東京五輪・パラリンピックの渋滞対策で、走行中の自動車を“走る渋滞センサー”として首都圏の渋滞情報網を倍増させる、官民連携の実証実験が4月に始まることが13日、分かった。現状は道路側の固定センサーから情報を得ているが、自動車やカーナビゲーションのメーカーが取得しているリアルタイムのビッグデータを統合。首都圏道路のカバー率は3割から最大7割と飛躍的に向上するため、回避ルートなどの対応が取りやすくなり、大会期間中の渋滞抑制に大きな一手となりそうだ。(今村義丈)
現在、公益財団法人「日本道路交通情報センター」(JARTIC)と一般財団法人「道路交通情報通信システムセンター」(VICSセンター)が提供している渋滞情報は、警察や自治体、高速道路会社などが道路側に設置した無線機器「ビーコン」で検知する情報がベース。ただ、設置はもともと渋滞が起きやすい路線や幹線道路に偏り、定点情報しか得られない。このため、今回の実験対象の1都6県(東京、神奈川、千葉、埼玉、茨城、栃木、群馬)では高速道・一般道計約6万キロのうち3割(約1・8万キロ)しか対応できていないという。

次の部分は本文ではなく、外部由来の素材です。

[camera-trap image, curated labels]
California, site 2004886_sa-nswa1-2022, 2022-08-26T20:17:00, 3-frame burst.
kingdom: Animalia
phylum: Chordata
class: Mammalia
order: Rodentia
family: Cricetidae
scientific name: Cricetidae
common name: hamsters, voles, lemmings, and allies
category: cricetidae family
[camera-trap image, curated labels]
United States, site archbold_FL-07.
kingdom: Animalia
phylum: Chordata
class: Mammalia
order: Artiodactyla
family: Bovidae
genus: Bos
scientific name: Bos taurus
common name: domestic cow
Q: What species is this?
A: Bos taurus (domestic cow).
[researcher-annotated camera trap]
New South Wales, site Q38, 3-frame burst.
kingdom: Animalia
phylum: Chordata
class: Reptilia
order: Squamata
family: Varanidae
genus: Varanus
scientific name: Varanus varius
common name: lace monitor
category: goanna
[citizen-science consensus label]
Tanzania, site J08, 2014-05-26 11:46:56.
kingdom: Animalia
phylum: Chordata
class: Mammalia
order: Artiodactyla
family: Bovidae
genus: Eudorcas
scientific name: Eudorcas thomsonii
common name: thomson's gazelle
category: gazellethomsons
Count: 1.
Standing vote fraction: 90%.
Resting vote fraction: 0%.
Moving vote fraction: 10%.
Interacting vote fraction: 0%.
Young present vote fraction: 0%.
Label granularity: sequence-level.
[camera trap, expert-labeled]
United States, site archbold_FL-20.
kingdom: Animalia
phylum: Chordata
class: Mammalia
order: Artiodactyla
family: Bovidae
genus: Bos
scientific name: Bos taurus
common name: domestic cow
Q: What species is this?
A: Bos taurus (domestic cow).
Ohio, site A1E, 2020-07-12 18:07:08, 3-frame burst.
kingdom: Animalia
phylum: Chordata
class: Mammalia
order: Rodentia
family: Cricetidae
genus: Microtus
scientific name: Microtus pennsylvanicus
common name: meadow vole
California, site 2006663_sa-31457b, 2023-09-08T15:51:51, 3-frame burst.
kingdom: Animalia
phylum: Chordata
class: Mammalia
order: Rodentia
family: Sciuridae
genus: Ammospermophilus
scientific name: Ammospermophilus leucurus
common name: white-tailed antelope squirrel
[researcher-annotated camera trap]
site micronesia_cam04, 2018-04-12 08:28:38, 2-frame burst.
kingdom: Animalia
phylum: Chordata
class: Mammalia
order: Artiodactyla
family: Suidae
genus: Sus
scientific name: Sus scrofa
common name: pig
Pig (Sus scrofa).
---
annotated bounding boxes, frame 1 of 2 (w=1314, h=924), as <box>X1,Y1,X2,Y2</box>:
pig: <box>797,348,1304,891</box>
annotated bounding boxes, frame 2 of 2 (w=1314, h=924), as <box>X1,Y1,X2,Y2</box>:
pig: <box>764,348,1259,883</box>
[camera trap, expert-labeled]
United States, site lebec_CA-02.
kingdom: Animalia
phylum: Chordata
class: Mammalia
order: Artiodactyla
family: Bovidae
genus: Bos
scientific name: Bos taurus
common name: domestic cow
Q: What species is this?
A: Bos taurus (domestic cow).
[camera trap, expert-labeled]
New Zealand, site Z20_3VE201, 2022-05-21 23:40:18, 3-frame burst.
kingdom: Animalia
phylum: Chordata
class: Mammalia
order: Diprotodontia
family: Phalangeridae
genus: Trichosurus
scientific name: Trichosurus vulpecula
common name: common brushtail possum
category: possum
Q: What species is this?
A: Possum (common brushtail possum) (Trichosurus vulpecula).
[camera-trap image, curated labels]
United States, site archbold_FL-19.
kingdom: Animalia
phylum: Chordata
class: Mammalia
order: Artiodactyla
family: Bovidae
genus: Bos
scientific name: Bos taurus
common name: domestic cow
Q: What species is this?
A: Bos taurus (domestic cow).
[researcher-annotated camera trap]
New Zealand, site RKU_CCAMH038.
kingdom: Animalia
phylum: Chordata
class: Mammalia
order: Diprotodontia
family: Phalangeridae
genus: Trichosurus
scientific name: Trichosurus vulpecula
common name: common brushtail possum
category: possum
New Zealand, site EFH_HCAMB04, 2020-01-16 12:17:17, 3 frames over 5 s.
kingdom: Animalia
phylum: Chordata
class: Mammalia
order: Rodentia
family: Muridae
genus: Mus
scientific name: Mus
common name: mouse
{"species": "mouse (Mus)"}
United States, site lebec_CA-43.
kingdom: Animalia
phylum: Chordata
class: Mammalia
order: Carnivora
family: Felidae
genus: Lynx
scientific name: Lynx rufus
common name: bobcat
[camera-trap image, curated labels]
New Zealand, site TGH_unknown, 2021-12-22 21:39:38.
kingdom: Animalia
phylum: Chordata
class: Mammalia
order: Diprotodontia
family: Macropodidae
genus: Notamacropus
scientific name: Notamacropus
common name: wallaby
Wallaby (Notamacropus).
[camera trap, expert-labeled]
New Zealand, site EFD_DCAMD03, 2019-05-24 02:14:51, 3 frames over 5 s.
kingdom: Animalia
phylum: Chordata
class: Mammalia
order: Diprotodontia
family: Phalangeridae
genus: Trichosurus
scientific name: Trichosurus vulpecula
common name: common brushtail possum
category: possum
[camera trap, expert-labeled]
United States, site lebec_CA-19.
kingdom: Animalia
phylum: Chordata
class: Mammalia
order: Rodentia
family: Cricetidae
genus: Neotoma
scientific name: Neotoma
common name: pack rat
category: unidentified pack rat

実験では、主要メーカーがカーナビなど車載通信機で独自に取得している車両の時刻・位置・速度のリアルタイムデータ「プローブ情報」を、匿名化したビッグデータとして提供してもらう。これでカバー範囲は最大7割(約4・2万キロ)と2・3倍に増加。全国に4千万台以上あるVICS(道路交通情報通信システム)対応カーナビ搭載車のドライバーは、従来は情報が表示されなかった小規模な道路の渋滞も分かり、回避しやすくなる。